April 19, 2022 (Tuesday), 4:10 pm

Colloquium- Representations of Quantum Group Categories- SC 1206

Cain Edie-Michell- UCSD

Given any algebraic object, it is important to study the representations of that object. This is particularly true for the tensor categories constructed from quantum groups. In this setting the representations classify certain conformal field theories, and give rise to highly non-trivial subfactors of many Von Neumann algebras. In this talk I will present some progress in the classification of these representations. Our results show the existence of several infinite families, along with a handful of sporadic examples.



April 21, 2022 (Thursday), 4:10 pm

Colloquium- Congruence permutability is prime- SC- 5211

Miklos Maroti, University of Szeged,

A variety or equational class is a class of all algebras (algebraic structures of a given signature) satisfying a given set of identities. We say that a variety K interprets in a variety V if K has a set of identities such that if we replace the operation symbols of K with terms of V, then the obtained set of identities hold in V. As an example, the variety of groups interprets in the variety of rings (using its additive structure). As easily seen, interpretability is a quasiorder on the class of varieties. The blocks of this quasiorder are called the interpretability types. Garcıa and Taylor introduced the lattice of interpretability types of varieties that is obtained by taking the quotient of the class of varieties quasiordered by interpretability and the corresponding equivalence relation. We call a variety V congruence permutable if the variety K defined by m(x,y,y)=x and m(y,y,x)=x interprets in V. For example, the varieties of groups, rings and vector spaces are congruence permutable. In 1984 Garcia and Taylor formulated the conjecture that congruence permutability is a prime element in the lattice of interpretability types. We will give combinatorial proof of this conjecture and settle it in its full generality. This is joint work with G. Gyenize and L. Zadori.

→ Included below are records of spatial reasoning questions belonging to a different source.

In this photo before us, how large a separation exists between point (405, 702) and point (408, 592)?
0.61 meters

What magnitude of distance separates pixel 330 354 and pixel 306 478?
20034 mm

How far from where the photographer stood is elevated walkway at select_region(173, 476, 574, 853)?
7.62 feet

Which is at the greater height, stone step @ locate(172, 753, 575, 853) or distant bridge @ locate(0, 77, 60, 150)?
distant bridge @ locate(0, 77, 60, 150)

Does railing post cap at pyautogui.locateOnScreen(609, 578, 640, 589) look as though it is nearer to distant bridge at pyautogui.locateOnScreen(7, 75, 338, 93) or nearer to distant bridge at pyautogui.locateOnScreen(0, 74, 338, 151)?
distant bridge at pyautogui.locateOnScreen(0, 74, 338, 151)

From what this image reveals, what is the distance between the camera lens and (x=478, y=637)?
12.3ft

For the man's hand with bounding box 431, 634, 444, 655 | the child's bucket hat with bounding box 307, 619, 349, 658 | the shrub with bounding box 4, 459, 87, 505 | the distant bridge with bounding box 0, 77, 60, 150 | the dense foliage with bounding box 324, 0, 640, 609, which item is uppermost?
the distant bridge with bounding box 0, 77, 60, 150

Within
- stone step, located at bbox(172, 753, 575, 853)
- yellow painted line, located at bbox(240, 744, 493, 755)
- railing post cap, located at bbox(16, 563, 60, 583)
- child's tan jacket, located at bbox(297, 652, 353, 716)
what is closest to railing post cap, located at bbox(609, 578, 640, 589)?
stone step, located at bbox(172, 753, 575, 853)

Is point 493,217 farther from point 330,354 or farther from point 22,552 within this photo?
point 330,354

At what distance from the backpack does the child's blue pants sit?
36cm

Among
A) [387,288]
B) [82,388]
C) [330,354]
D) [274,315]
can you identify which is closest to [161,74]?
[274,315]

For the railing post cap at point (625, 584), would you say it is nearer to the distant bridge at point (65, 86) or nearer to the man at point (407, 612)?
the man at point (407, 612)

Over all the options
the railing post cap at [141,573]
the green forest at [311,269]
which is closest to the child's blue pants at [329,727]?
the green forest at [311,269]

May 5, 2022 (Thursday), 4:10 pm

Colloquium- Homotopical methods in Floer theory

Mohammed Abouzaid, Columbia

The free loop space of a symplectic manifold is equipped with a canonical (multivalued) functional, which assigns to a 1-parameter family of loops the area of the cylinder that they sweep. Floer’s insight that one can assign a homology group to this context by an appropriate reformulation of Morse theory led to a revolution in symplectic topology. Applied to toy examples, Floer’s homology groups agree with ordinary homology. I will discuss an extension of Floer’s idea to generalised cohomology theories. This was first envisioned by Floer himself, but the area of symplectic topology has finally reached the stage where we have concrete applications, which I will describe.